Friday, November 16, 2018
As China relaxes its ban, Rachel Love Nuwer plunges into the dark world of illegal wildlife trade and finds that, against the odds, there is still hope
In 2010, while checking my email at a woefully outdated internet café in rural Vietnam, I received news from a colleague that would change my life: “Don’t tell anyone, but we just got word that Vietnam’s last Javan rhino was found dead with its horn hacked off.”
I was dumbstruck. As an aspiring ecologist conducting research in Vietnam on natural resource use, I knew that poaching affected animals ranging from otters and bears to pangolins and turtles. I had also read news stories about escalating elephant and rhino poaching in Africa. But I had no idea that the situation was so bad as to drive some species to the very brink of extinction.
Over the next months, my thoughts frequently returned to Vietnam’s last Javan rhino – who killed her and why. Most importantly, what was being done to stop other animals from succumbing to the same fate?
Multi-billion dollar industry
I began researching the illegal wildlife trade, a multi billion-dollar industry that is now one of the world’s largest contraband markets. Over 1,000 rhinos of the remaining 30,000 are killed each year, and savanna elephant populations in Africa plummeted by 30 per cent from 2007 to 2014, largely due to poaching for ivory. Millions from thousands of other species are poached each year for jewellery, traditional medicine, trophies, meat, pets and more. The trade also impacts more than just wildlife: it undermines nations by breeding corruption, crime and instability, and regularly costs rangers their lives. Yet despite its scope and severity, illegal wildlife trade is often overlooked by governments and enforcement agencies.

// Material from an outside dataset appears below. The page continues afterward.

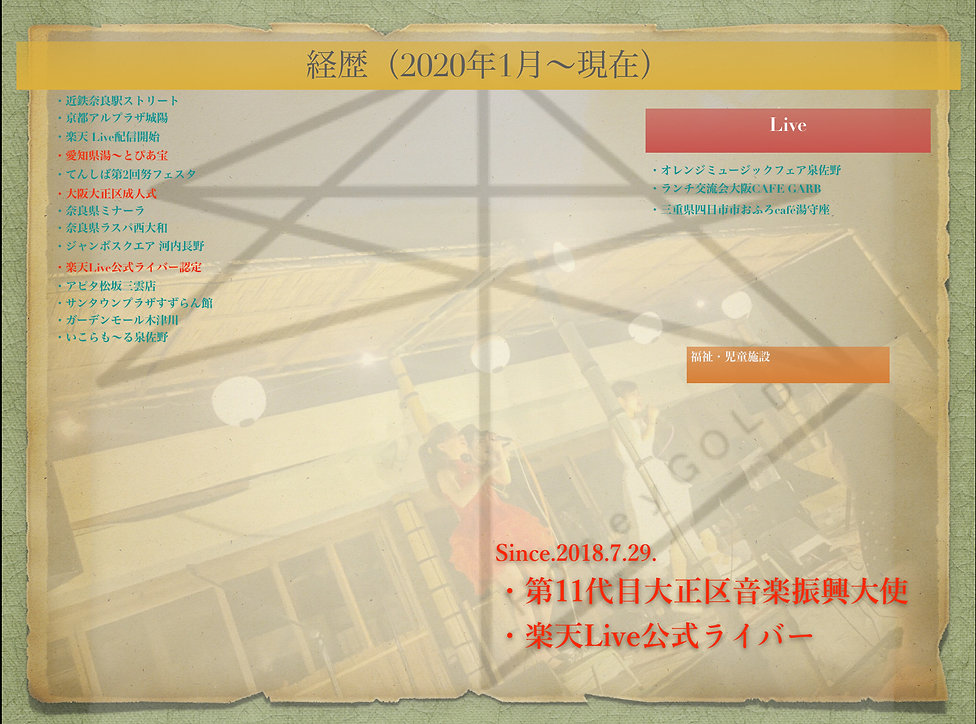 F88F66FF-9616-489E-B5D2-BFAFA648931B.JPE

The more I learned, the more I wanted to do something. I thought about becoming a conservation biologist, but after completing my ecology degree I realised that my skills would be better put to use raising awareness about poaching and wildlife trafficking rather than researching it (statistical analysis is not my strong suit). I changed career tracks and became a science journalist.
I’ve since reported dozens of stories on the illegal wildlife trade for The New York Times, National Geographic, BBC Future and others. But I felt what was really missing from the conversation was an overarching explanation of illegal wildlife trade and the complex forces that drive it.
Poached: Inside the Dark World of Wildlife Trafficking is my attempt to provide this resource. My research took me to a dozen countries, from the killing fields of South Africa to the traditional medicine black markets of China. These journeys of discovery were eye-opening and almost always defied expectations.